Researchers observed the interactions of fifteen chimpanzees over a five-month period. Based on friendly interactions among chimp pairs, including grooming and eating together, the researchers identified each chimpanzee’s closest ‘friend’ and a ‘non-friend.’
The researchers from Max Planck Institute for Evolutionary Anthropology in Germany (MPG) then made the chimps to play a modified version of what is known as the human trust game, both with their friend and with their non-friend.
In the game, chimps had a choice between pulling a ‘no-trust rope’ and a ‘trust rope.’ When the no-trust rope was pulled, the first chimp got immediate access to a food it did not like especially well.
When the trust rope was pulled instead, the other chimp got immediate access to a much more tempting food item and the option to send a treat back to the first chimp (or not). The trust rope offered the potential for a win-win, but only if the first chimp trusted the other enough to send something back.
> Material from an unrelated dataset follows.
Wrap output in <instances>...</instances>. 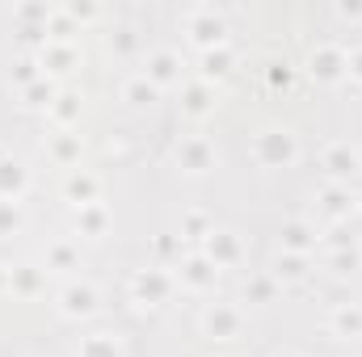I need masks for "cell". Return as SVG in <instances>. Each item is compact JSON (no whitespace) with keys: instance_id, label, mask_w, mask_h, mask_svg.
I'll use <instances>...</instances> for the list:
<instances>
[{"instance_id":"12","label":"cell","mask_w":362,"mask_h":357,"mask_svg":"<svg viewBox=\"0 0 362 357\" xmlns=\"http://www.w3.org/2000/svg\"><path fill=\"white\" fill-rule=\"evenodd\" d=\"M76 227H81V231H89V236H101V231H105V210H101L97 202H93V206H81Z\"/></svg>"},{"instance_id":"3","label":"cell","mask_w":362,"mask_h":357,"mask_svg":"<svg viewBox=\"0 0 362 357\" xmlns=\"http://www.w3.org/2000/svg\"><path fill=\"white\" fill-rule=\"evenodd\" d=\"M59 311L72 315V320L93 315V311H97V290H93V286H68V290L59 294Z\"/></svg>"},{"instance_id":"28","label":"cell","mask_w":362,"mask_h":357,"mask_svg":"<svg viewBox=\"0 0 362 357\" xmlns=\"http://www.w3.org/2000/svg\"><path fill=\"white\" fill-rule=\"evenodd\" d=\"M350 76H354V80H362V51H354V55H350Z\"/></svg>"},{"instance_id":"9","label":"cell","mask_w":362,"mask_h":357,"mask_svg":"<svg viewBox=\"0 0 362 357\" xmlns=\"http://www.w3.org/2000/svg\"><path fill=\"white\" fill-rule=\"evenodd\" d=\"M236 240H232V231H211V244H206V261L219 269V265H228V261H236Z\"/></svg>"},{"instance_id":"27","label":"cell","mask_w":362,"mask_h":357,"mask_svg":"<svg viewBox=\"0 0 362 357\" xmlns=\"http://www.w3.org/2000/svg\"><path fill=\"white\" fill-rule=\"evenodd\" d=\"M333 265H337V273H350V269L358 265V257H354V253H337V257H333Z\"/></svg>"},{"instance_id":"14","label":"cell","mask_w":362,"mask_h":357,"mask_svg":"<svg viewBox=\"0 0 362 357\" xmlns=\"http://www.w3.org/2000/svg\"><path fill=\"white\" fill-rule=\"evenodd\" d=\"M152 97H156V85H152L148 76H139V80L127 85V101H131V105H152Z\"/></svg>"},{"instance_id":"13","label":"cell","mask_w":362,"mask_h":357,"mask_svg":"<svg viewBox=\"0 0 362 357\" xmlns=\"http://www.w3.org/2000/svg\"><path fill=\"white\" fill-rule=\"evenodd\" d=\"M333 328H337V332H354V337H358V332H362V311H358V307H337V311H333Z\"/></svg>"},{"instance_id":"1","label":"cell","mask_w":362,"mask_h":357,"mask_svg":"<svg viewBox=\"0 0 362 357\" xmlns=\"http://www.w3.org/2000/svg\"><path fill=\"white\" fill-rule=\"evenodd\" d=\"M202 328H206L211 337L228 341V337H236V332H240V311H236V307H223V303H215V307H206V315H202Z\"/></svg>"},{"instance_id":"2","label":"cell","mask_w":362,"mask_h":357,"mask_svg":"<svg viewBox=\"0 0 362 357\" xmlns=\"http://www.w3.org/2000/svg\"><path fill=\"white\" fill-rule=\"evenodd\" d=\"M312 76H320V80H341V76H350V55H341V51H333V47H320V51L312 55Z\"/></svg>"},{"instance_id":"5","label":"cell","mask_w":362,"mask_h":357,"mask_svg":"<svg viewBox=\"0 0 362 357\" xmlns=\"http://www.w3.org/2000/svg\"><path fill=\"white\" fill-rule=\"evenodd\" d=\"M189 34H194V42H202V47L223 42V21H219L211 8H198V13L189 17Z\"/></svg>"},{"instance_id":"18","label":"cell","mask_w":362,"mask_h":357,"mask_svg":"<svg viewBox=\"0 0 362 357\" xmlns=\"http://www.w3.org/2000/svg\"><path fill=\"white\" fill-rule=\"evenodd\" d=\"M274 277H303V257H278L274 261Z\"/></svg>"},{"instance_id":"11","label":"cell","mask_w":362,"mask_h":357,"mask_svg":"<svg viewBox=\"0 0 362 357\" xmlns=\"http://www.w3.org/2000/svg\"><path fill=\"white\" fill-rule=\"evenodd\" d=\"M68 198H72L76 206H93V202H97V181L85 177V173H72V177H68Z\"/></svg>"},{"instance_id":"22","label":"cell","mask_w":362,"mask_h":357,"mask_svg":"<svg viewBox=\"0 0 362 357\" xmlns=\"http://www.w3.org/2000/svg\"><path fill=\"white\" fill-rule=\"evenodd\" d=\"M185 109H189V114H202V109H206V89H202V85L185 89Z\"/></svg>"},{"instance_id":"4","label":"cell","mask_w":362,"mask_h":357,"mask_svg":"<svg viewBox=\"0 0 362 357\" xmlns=\"http://www.w3.org/2000/svg\"><path fill=\"white\" fill-rule=\"evenodd\" d=\"M177 164L185 169V173H206V169L215 164V152H211L202 139H189V143L177 147Z\"/></svg>"},{"instance_id":"29","label":"cell","mask_w":362,"mask_h":357,"mask_svg":"<svg viewBox=\"0 0 362 357\" xmlns=\"http://www.w3.org/2000/svg\"><path fill=\"white\" fill-rule=\"evenodd\" d=\"M278 357H295V353H278Z\"/></svg>"},{"instance_id":"8","label":"cell","mask_w":362,"mask_h":357,"mask_svg":"<svg viewBox=\"0 0 362 357\" xmlns=\"http://www.w3.org/2000/svg\"><path fill=\"white\" fill-rule=\"evenodd\" d=\"M148 80H152L156 89H165V85H177V55H173V51H160V55H152V59H148Z\"/></svg>"},{"instance_id":"16","label":"cell","mask_w":362,"mask_h":357,"mask_svg":"<svg viewBox=\"0 0 362 357\" xmlns=\"http://www.w3.org/2000/svg\"><path fill=\"white\" fill-rule=\"evenodd\" d=\"M135 290H139V294H152V298H165L169 282H165L160 273H139V277H135Z\"/></svg>"},{"instance_id":"19","label":"cell","mask_w":362,"mask_h":357,"mask_svg":"<svg viewBox=\"0 0 362 357\" xmlns=\"http://www.w3.org/2000/svg\"><path fill=\"white\" fill-rule=\"evenodd\" d=\"M228 63H232V55H228V51H219V55L211 51V55L202 59V72H206V76H223V72H228Z\"/></svg>"},{"instance_id":"6","label":"cell","mask_w":362,"mask_h":357,"mask_svg":"<svg viewBox=\"0 0 362 357\" xmlns=\"http://www.w3.org/2000/svg\"><path fill=\"white\" fill-rule=\"evenodd\" d=\"M262 147H270V152L262 156L266 164H291V160H295V139H291L286 131H266V135H262Z\"/></svg>"},{"instance_id":"7","label":"cell","mask_w":362,"mask_h":357,"mask_svg":"<svg viewBox=\"0 0 362 357\" xmlns=\"http://www.w3.org/2000/svg\"><path fill=\"white\" fill-rule=\"evenodd\" d=\"M325 164H329V173H333V177H350V173H358V169H362V156L350 147V143H333V147H329V156H325Z\"/></svg>"},{"instance_id":"20","label":"cell","mask_w":362,"mask_h":357,"mask_svg":"<svg viewBox=\"0 0 362 357\" xmlns=\"http://www.w3.org/2000/svg\"><path fill=\"white\" fill-rule=\"evenodd\" d=\"M51 265L55 269H72L76 265V248H72V244H55V248H51Z\"/></svg>"},{"instance_id":"17","label":"cell","mask_w":362,"mask_h":357,"mask_svg":"<svg viewBox=\"0 0 362 357\" xmlns=\"http://www.w3.org/2000/svg\"><path fill=\"white\" fill-rule=\"evenodd\" d=\"M25 105H55V89H51L47 80L30 85V89H25Z\"/></svg>"},{"instance_id":"26","label":"cell","mask_w":362,"mask_h":357,"mask_svg":"<svg viewBox=\"0 0 362 357\" xmlns=\"http://www.w3.org/2000/svg\"><path fill=\"white\" fill-rule=\"evenodd\" d=\"M55 156H59V160L68 164L72 156H81V143H76V139H68V143H59V147H55Z\"/></svg>"},{"instance_id":"24","label":"cell","mask_w":362,"mask_h":357,"mask_svg":"<svg viewBox=\"0 0 362 357\" xmlns=\"http://www.w3.org/2000/svg\"><path fill=\"white\" fill-rule=\"evenodd\" d=\"M17 223H21V219H17V206H13V202H4V198H0V231H13V227H17Z\"/></svg>"},{"instance_id":"21","label":"cell","mask_w":362,"mask_h":357,"mask_svg":"<svg viewBox=\"0 0 362 357\" xmlns=\"http://www.w3.org/2000/svg\"><path fill=\"white\" fill-rule=\"evenodd\" d=\"M42 63H55L51 72H68V63H72V51H68V47H51V51L42 55Z\"/></svg>"},{"instance_id":"15","label":"cell","mask_w":362,"mask_h":357,"mask_svg":"<svg viewBox=\"0 0 362 357\" xmlns=\"http://www.w3.org/2000/svg\"><path fill=\"white\" fill-rule=\"evenodd\" d=\"M282 236H286V240H282V244H286V253H295V257H303V253L312 248V240H308V227H299V223H295V227H286Z\"/></svg>"},{"instance_id":"10","label":"cell","mask_w":362,"mask_h":357,"mask_svg":"<svg viewBox=\"0 0 362 357\" xmlns=\"http://www.w3.org/2000/svg\"><path fill=\"white\" fill-rule=\"evenodd\" d=\"M181 277H185L189 286H198V290H202V286H215V265H211L206 257H189V261L181 265Z\"/></svg>"},{"instance_id":"25","label":"cell","mask_w":362,"mask_h":357,"mask_svg":"<svg viewBox=\"0 0 362 357\" xmlns=\"http://www.w3.org/2000/svg\"><path fill=\"white\" fill-rule=\"evenodd\" d=\"M249 294H253V298H257V303H270L274 286H270V282H253V286H245V298H249Z\"/></svg>"},{"instance_id":"23","label":"cell","mask_w":362,"mask_h":357,"mask_svg":"<svg viewBox=\"0 0 362 357\" xmlns=\"http://www.w3.org/2000/svg\"><path fill=\"white\" fill-rule=\"evenodd\" d=\"M59 101H64V105H51V109H55V118H59V122H72V118H76L81 97H59Z\"/></svg>"}]
</instances>
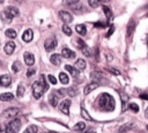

Each chimp played the game twelve times with its friend and another twelve times with its non-friend. The results of those experimental interactions between the chimps showed much greater trust between friends than non-friends.
“Chimpanzees were significantly more likely to voluntarily place resources at the disposal of a partner, and thus to choose a risky but potentially high-payoff option, when they interacted with a friend as compared to a non-friend,” said researchers.
The findings suggest that human friendship is not so unique, researchers said. “Other animals, such as chimpanzees, form close and long-term emotional bonds with select individuals,” said Jan Engelmann from MPG.
“These animal friendships show important parallels with close relationships in humans. One shared characteristic is the tendency to selectively trust friends in costly situations,” he said. The findings were published in the journal Current Biology.